>> START Selected extract

# Will this work as a vertical hanger?



## lee1000 (Nov 12, 2019)

Hey guys. I am no electrician and I usually stay well away from electrics, but I thought that this seemed easy.

I knew how to rig the wires but I was just unsure about earthing. I bought these metal (magnetic) plates and screwed it to the plastic electronic housing and then screwed the earth wire to that. The ceramic mogul is just bolted on from the inside of the housing.

The hanger is for a cmh 315w with digiballast. I also have the e40 adapter which has not been screwed onto the mogul socket yet.

Can any sparky's confirm this is good to go for me?


----------



## happy hobo (Nov 12, 2019)

lee1000 said:


> Hey guys. I am no electrician and I usually stay well away from electrics, but I thought that this seemed easy.
> 
> I knew how to rig the wires but I was just unsure about earthing. I bought these metal (magnetic) plates and screwed it to the plastic electronic housing and then screwed the earth wire to that. The ceramic mogul is just bolted on from the inside of the housing.
> 
> ...


----------



## lee1000 (Nov 12, 2019)

Here is how it looks from above. There are no wires rubbing and the cable is fed to a gland seal. You can see with the first photo, the chain takes all the weight so there is absolutely no strain on the cable. What would I do to clean it up a little?


----------



## happy hobo (Nov 12, 2019)

It's where the insulated power cable rubs against the box that I was referring to. 
Normally boxes are closed with the cable passing through a tight & clamped opening. You pass the cable through the opening, make connections, clamp it and put a cover plate on the box. You want to keep water out and prevent wires from rubbing.

>> END Selected extract
>> START Entries supplied

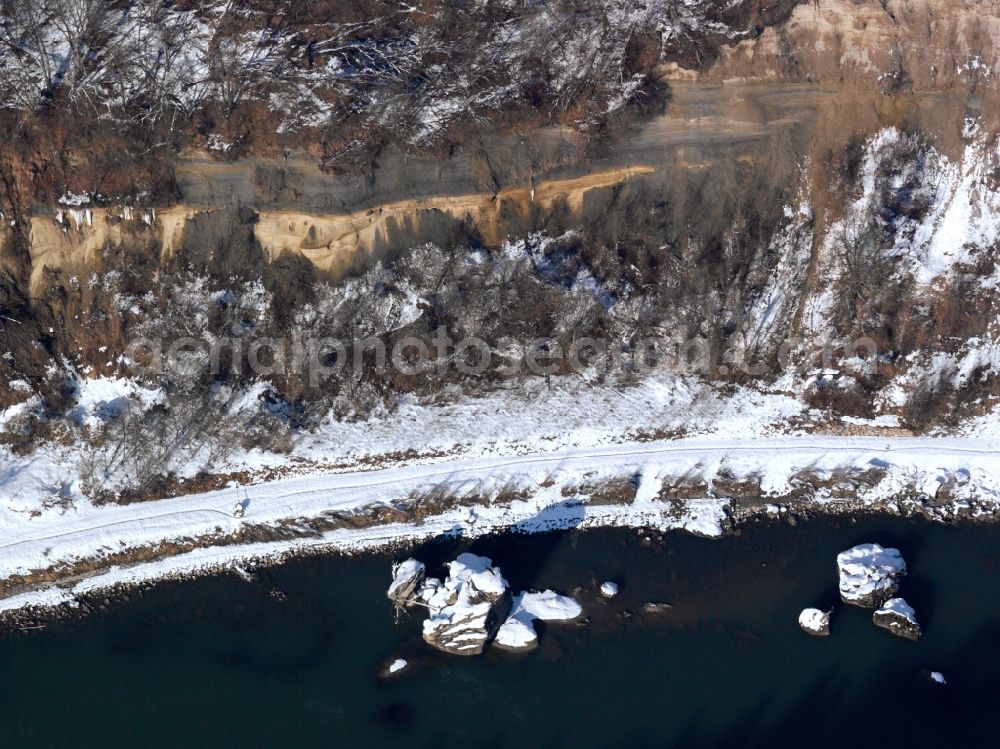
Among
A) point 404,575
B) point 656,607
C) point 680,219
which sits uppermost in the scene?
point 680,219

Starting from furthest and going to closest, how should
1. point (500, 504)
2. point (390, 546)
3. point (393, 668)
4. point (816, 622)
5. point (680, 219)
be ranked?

>> END Entries supplied
>> START Entries supplied

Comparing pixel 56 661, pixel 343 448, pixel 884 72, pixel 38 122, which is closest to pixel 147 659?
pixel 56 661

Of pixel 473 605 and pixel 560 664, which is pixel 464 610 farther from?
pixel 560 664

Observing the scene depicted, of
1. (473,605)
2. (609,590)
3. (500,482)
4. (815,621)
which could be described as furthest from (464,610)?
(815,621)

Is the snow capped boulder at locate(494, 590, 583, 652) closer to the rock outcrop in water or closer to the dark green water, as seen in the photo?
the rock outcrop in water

>> END Entries supplied

■ Short exercise 1
Answer these questions about the forum thread on the vertical hanger:
(a) What bulb is the hanger meant for?
(b) What takes all the weight of the hanger?
(c) According to happy hobo, how are boxes normally closed?
■ Short exercise 2
Identify every line in the records that contains the word "from", and copy each of those lines.

■ Written reply 1
(a) A cmh 315w with digiballast.
(b) The chain.
(c) With the cable passing through a tight and clamped opening.

■ Written reply 2
Starting from furthest and going to closest, how should
Of pixel 473 605 and pixel 560 664, which is pixel 464 610 farther from?
which could be described as furthest from (464,610)?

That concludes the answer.